▶ _Trecho para leitura_:
__________________________________________________

Da ISTOÉ
Um réu sem argumento é como um rei despido. Seus súditos,
inebriados pelo poder que um dia ele já exerceu e pela imagem imaculada de
outrora, o enxergam como se seu corpo estivesse crivado de ouro. Mas o rei está
nu, sua alma desvelada, exposta ao constrangimento. Como suas palavras não
correspondem mais aos fatos, ele busca táticas escapistas de modo a fugir da
realidade. Só que a maioria, à exceção de seu séquito cada vez mais restrito, o
vê como ele realmente é. Assim é o réu Luiz Inácio. Na última semana, numa
tentativa de livrar-se de uma condenação cada vez mais próxima, o petista
assentou sua estratégia em três pilares: o tapetão, a procrastinação e o circo.
Foi mal sucedido. Antes, durante e depois do interrogatório conduzido pelo juiz
Sergio Moro, Lula escancarou a todos sua carência de argumentos e, sobretudo,
sua fragilidade moral. Flagrantemente aturdido, agindo como quem realmente tem
culpa no cartório, o réu mentiu, recorreu a evasivas, ao já clássico “não sei
de nada” e transferiu a responsabilidade pelo tríplex à falecida esposa, Dona
Marisa. Segundo Lula, ela chegou a alimentar o desejo de adquirir o imóvel no
litoral para investimento. “Não sei se o
senhor tem mulher, mas nem sempre elas perguntam pra gente o que vão fazer”,
tergiversou o petista.

__________________________________________________

▶ _Excerto de dados_:
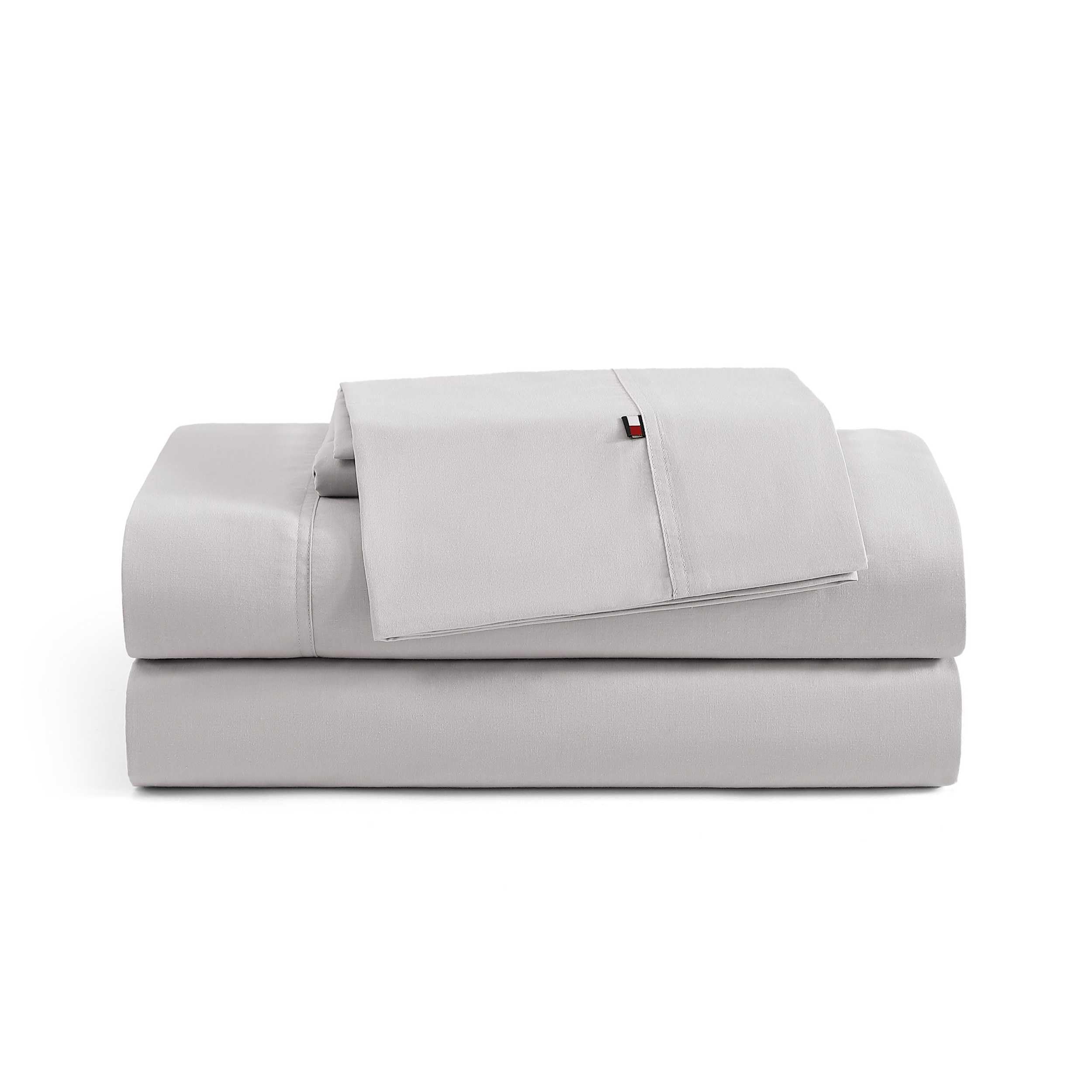 Tommy Hilfiger - Sheet Set, Cotton Percale Bedding with Matching Pillowcases, Crisp & Cool, Solid Home Essentials (Grey, Full)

__________________________________________________

▶ _Problemas a resolver_:
a: De acordo com o trecho para leitura, em quais três pilares o petista assentou sua estratégia na última semana?
b: Devolva, do trecho para leitura, a passagem que se inicia nas palavras "Foi mal sucedido." e se encerra após as palavras "tergiversou o petista.".
Os dados não têm qualquer papel no que aqui se solicita.

▶ _Exercício resolvido_:
a: No tapetão, na procrastinação e no circo.

b:
Foi mal sucedido. Antes, durante e depois do interrogatório conduzido pelo juiz
Sergio Moro, Lula escancarou a todos sua carência de argumentos e, sobretudo,
sua fragilidade moral. Flagrantemente aturdido, agindo como quem realmente tem
culpa no cartório, o réu mentiu, recorreu a evasivas, ao já clássico “não sei
de nada” e transferiu a responsabilidade pelo tríplex à falecida esposa, Dona
Marisa. Segundo Lula, ela chegou a alimentar o desejo de adquirir o imóvel no
litoral para investimento. “Não sei se o
senhor tem mulher, mas nem sempre elas perguntam pra gente o que vão fazer”,
tergiversou o petista.